OUR BOOK CLUB read Towles's Rules of Civility last year; I did not like it, but the rest of the club did, so his Gentleman in Moscow wound up on our list for this year, and I did not like this one, either, but the rest of the club did, so I am probably on a collision course with whatever his next novel turns out to be. Same thing happened to me with John Irving a few years ago.
What exactly did I not like about A Gentleman in Moscow? The premise is not all that plausible--a Russian aristocrat at the time of the Revolution gets a sentence of house arrest in a luxury hotel (rather than the gulag) because he wrote a protest poem at the time of the 1905 uprising. But the plot of Calvino's historical novel The Baron in the Trees is even more implausible--the son of a noble Italian family climbs a tree to escape parental punishment and spends the rest of his life up there--and I absolutely loved The Baron in the Trees.
Calvino's novel, however, bizarre as its premise is, is startlingly insightful about the era in which it is set, the late 18th century, the era of the French Revolution, Lyrical Ballads, Goethe, Beethoven. Towles's novel...not so much. Russian noblemen, apparently, were gentle souls with refined tastes and exquisite senses of honor, the Bolsheviks puritanical, philistine, and brutal...as far as insight into the time and place where it is set, A Gentleman in Moscow is right in there with The Scarlet Pimpernel or The Klansman.

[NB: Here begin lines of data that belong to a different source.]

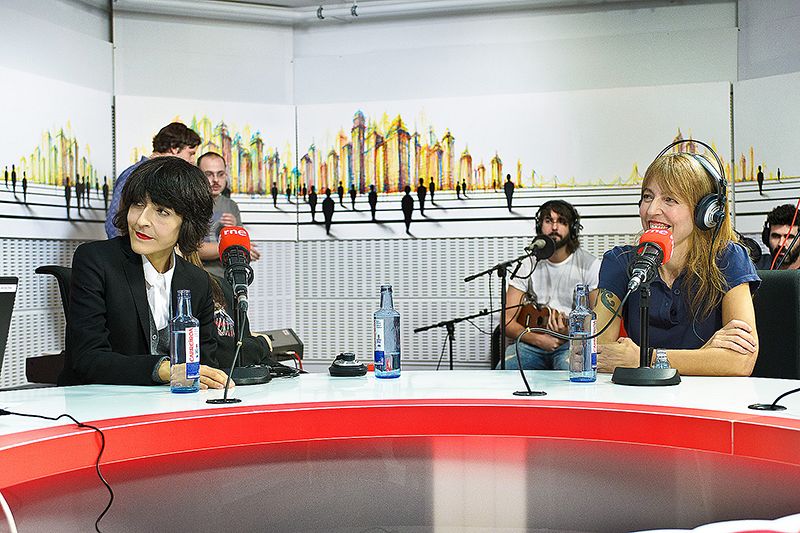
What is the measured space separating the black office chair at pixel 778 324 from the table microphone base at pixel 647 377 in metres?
0.58

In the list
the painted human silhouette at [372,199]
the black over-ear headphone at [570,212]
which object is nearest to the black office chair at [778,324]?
the black over-ear headphone at [570,212]

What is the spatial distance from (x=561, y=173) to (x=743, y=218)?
41.8 inches

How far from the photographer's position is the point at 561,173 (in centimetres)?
524

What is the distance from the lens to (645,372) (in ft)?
6.43

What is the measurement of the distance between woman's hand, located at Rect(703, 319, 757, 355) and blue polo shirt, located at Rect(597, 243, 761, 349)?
124 mm

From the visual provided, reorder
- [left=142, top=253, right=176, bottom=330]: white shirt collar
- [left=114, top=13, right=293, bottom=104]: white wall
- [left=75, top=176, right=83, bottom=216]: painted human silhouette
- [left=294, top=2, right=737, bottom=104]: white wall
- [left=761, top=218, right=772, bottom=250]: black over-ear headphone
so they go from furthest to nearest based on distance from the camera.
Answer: [left=114, top=13, right=293, bottom=104]: white wall → [left=294, top=2, right=737, bottom=104]: white wall → [left=75, top=176, right=83, bottom=216]: painted human silhouette → [left=761, top=218, right=772, bottom=250]: black over-ear headphone → [left=142, top=253, right=176, bottom=330]: white shirt collar

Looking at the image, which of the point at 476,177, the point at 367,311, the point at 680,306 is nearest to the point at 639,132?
the point at 476,177

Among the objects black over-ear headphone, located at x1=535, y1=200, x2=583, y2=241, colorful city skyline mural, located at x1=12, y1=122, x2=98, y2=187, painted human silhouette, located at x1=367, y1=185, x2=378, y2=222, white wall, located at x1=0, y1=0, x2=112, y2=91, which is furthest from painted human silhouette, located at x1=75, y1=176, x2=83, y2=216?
black over-ear headphone, located at x1=535, y1=200, x2=583, y2=241

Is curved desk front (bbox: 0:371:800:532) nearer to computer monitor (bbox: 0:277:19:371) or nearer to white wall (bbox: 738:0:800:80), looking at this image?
computer monitor (bbox: 0:277:19:371)

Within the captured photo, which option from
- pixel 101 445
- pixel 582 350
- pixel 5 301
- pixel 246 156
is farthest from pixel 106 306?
pixel 246 156

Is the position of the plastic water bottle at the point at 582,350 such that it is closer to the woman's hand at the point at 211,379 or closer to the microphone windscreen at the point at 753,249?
the woman's hand at the point at 211,379

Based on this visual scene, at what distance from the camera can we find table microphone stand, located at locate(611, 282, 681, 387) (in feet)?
6.37

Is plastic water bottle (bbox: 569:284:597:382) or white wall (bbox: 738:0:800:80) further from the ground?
white wall (bbox: 738:0:800:80)

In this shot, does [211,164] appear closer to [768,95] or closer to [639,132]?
[639,132]
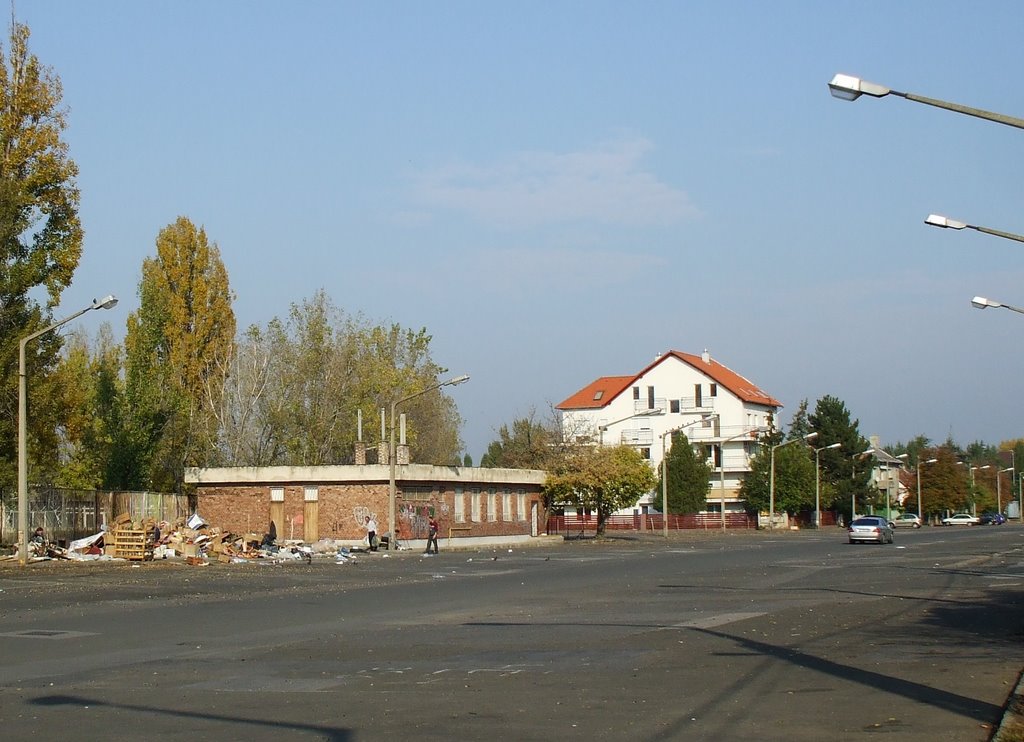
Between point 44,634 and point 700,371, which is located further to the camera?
point 700,371

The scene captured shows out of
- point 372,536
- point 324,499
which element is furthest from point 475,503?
point 372,536

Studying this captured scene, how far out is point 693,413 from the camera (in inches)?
4390

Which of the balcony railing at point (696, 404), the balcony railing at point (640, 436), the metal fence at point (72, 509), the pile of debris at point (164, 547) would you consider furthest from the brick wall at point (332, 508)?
the balcony railing at point (640, 436)

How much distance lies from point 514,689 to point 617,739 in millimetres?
3064

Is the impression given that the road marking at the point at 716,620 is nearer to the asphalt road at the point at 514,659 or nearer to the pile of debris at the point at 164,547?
the asphalt road at the point at 514,659

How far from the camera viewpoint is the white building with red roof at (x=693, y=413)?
110 meters

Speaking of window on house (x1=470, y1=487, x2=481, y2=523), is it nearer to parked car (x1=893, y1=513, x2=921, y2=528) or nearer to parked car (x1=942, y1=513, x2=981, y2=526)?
parked car (x1=893, y1=513, x2=921, y2=528)

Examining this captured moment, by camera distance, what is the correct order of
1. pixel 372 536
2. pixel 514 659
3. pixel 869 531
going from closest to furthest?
pixel 514 659 < pixel 372 536 < pixel 869 531

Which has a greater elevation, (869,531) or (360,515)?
(360,515)

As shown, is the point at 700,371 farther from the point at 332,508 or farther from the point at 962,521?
the point at 332,508

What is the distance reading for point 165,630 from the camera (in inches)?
778

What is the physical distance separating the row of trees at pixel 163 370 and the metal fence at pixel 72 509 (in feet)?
4.98

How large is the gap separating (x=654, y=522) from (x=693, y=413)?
1518 centimetres

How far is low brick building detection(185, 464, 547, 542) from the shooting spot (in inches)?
2322
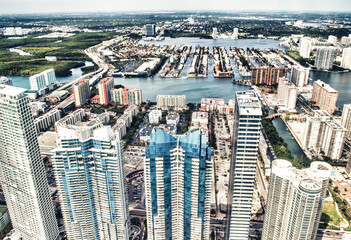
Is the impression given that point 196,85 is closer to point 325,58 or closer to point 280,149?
point 280,149

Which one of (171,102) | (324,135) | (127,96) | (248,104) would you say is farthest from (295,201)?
(127,96)

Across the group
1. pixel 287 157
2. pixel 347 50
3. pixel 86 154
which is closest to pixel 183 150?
pixel 86 154

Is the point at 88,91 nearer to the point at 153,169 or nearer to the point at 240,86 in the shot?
the point at 240,86

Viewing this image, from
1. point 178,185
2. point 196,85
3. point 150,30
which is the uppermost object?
point 150,30

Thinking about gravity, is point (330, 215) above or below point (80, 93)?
below

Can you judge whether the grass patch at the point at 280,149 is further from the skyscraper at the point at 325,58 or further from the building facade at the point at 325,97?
the skyscraper at the point at 325,58

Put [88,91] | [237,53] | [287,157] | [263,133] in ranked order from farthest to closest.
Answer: [237,53] → [88,91] → [263,133] → [287,157]

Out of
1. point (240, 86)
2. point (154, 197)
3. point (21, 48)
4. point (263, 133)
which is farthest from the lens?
point (21, 48)
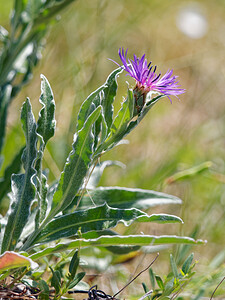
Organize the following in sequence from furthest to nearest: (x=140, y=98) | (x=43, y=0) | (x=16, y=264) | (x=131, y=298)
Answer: (x=43, y=0)
(x=131, y=298)
(x=140, y=98)
(x=16, y=264)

The Walter Scottiness of Pimpernel or Klansman persists as well in the unrelievedly arch tone of the narrative. Chosen at random: "When we first encountered Miss Urbanova in the Metropol's lobby in 1923, the haughtiness the Count noted in her bearing was not without foundation, for it was a by-product of her unambiguous celebrity." It's like that from beginning to end.
Then there's some cloak-and-dagger stuff in the last hundred pages or so as our hero sets up an opportunity for his adopted daughter, a world-class pianist, to defect while in Paris for a concert, while he himself...oh, never mind.